### Texte cité
3. Il résulte de l'instruction que les sommes assignées aux époux A... par les mises en demeure ci-dessus analysées correspondent aux rôles supplémentaires d'impôt sur le revenu et de contributions sociales n°s 917 de 2011, 917 A de 2012, 917A de 2013, et 917A de 2014 établis les 30 avril et 15 juin 2015 et 30 avril et 15 juin 2016. Ces rôles supplémentaires ont donné lieu à l'établissement des avis d'imposition correspondant, émis aux nom et adresse des contribuables, dont les époux A... ont été rendus destinataires ainsi qu'en attestent, d'une part, la réclamation contentieuse que ces derniers ont effectuée s'agissant des années 2011 et 2012, à l'appui de laquelle ils ont produit les avis d'imposition correspondant, d'autre part, le pli recommandé mentionnant qu'il contenait les avis d'imposition des années 2013 et 2014 consécutifs aux rôles supplémentaires établis au cours de l'année 2016, les époux A... ayant été avisé par les services postaux de la présentation et de la mise en instance de ce pli qu'ils ne sont pas allés réclamer. Contrairement à ce que soutiennent les requérants, la chose jugée par la Cour d'appel de Reims le 12 mai 2020, laquelle a annulé des actes de saisie immobilière en l'absence de production devant elle des rôles d'imposition, ne fait pas obstacle à ce que l'administration fiscale, détenant ainsi qu'il vient d'être dit des titres exécutoires, reprenne l'action en recouvrement par l'émission de nouveaux actes de poursuite. Il résulte de ces éléments que l'action en recouvrement correspondant aux mises en demeure ci-dessus analysées repose sur des rôles d'imposition établis et adressés aux contribuables dans des conditions régulières au regard des dispositions ci-dessus reproduites.

### Consigne A
Citez mot pour mot, sans rien omettre, chacune des lignes de la liste ci-après.
La liste qui suit n'a aucun rapport avec le texte cité.

### Support de l'exercice
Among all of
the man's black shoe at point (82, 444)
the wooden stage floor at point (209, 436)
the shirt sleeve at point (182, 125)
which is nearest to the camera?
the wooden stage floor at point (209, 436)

### Consigne B
Imprimez en entier et sans la moindre modification le texte cité plus haut.

### Réponse A
Among all of
the man's black shoe at point (82, 444)
the wooden stage floor at point (209, 436)
the shirt sleeve at point (182, 125)
which is nearest to the camera?
the wooden stage floor at point (209, 436)

### Réponse B
3. Il résulte de l'instruction que les sommes assignées aux époux A... par les mises en demeure ci-dessus analysées correspondent aux rôles supplémentaires d'impôt sur le revenu et de contributions sociales n°s 917 de 2011, 917 A de 2012, 917A de 2013, et 917A de 2014 établis les 30 avril et 15 juin 2015 et 30 avril et 15 juin 2016. Ces rôles supplémentaires ont donné lieu à l'établissement des avis d'imposition correspondant, émis aux nom et adresse des contribuables, dont les époux A... ont été rendus destinataires ainsi qu'en attestent, d'une part, la réclamation contentieuse que ces derniers ont effectuée s'agissant des années 2011 et 2012, à l'appui de laquelle ils ont produit les avis d'imposition correspondant, d'autre part, le pli recommandé mentionnant qu'il contenait les avis d'imposition des années 2013 et 2014 consécutifs aux rôles supplémentaires établis au cours de l'année 2016, les époux A... ayant été avisé par les services postaux de la présentation et de la mise en instance de ce pli qu'ils ne sont pas allés réclamer. Contrairement à ce que soutiennent les requérants, la chose jugée par la Cour d'appel de Reims le 12 mai 2020, laquelle a annulé des actes de saisie immobilière en l'absence de production devant elle des rôles d'imposition, ne fait pas obstacle à ce que l'administration fiscale, détenant ainsi qu'il vient d'être dit des titres exécutoires, reprenne l'action en recouvrement par l'émission de nouveaux actes de poursuite. Il résulte de ces éléments que l'action en recouvrement correspondant aux mises en demeure ci-dessus analysées repose sur des rôles d'imposition établis et adressés aux contribuables dans des conditions régulières au regard des dispositions ci-dessus reproduites.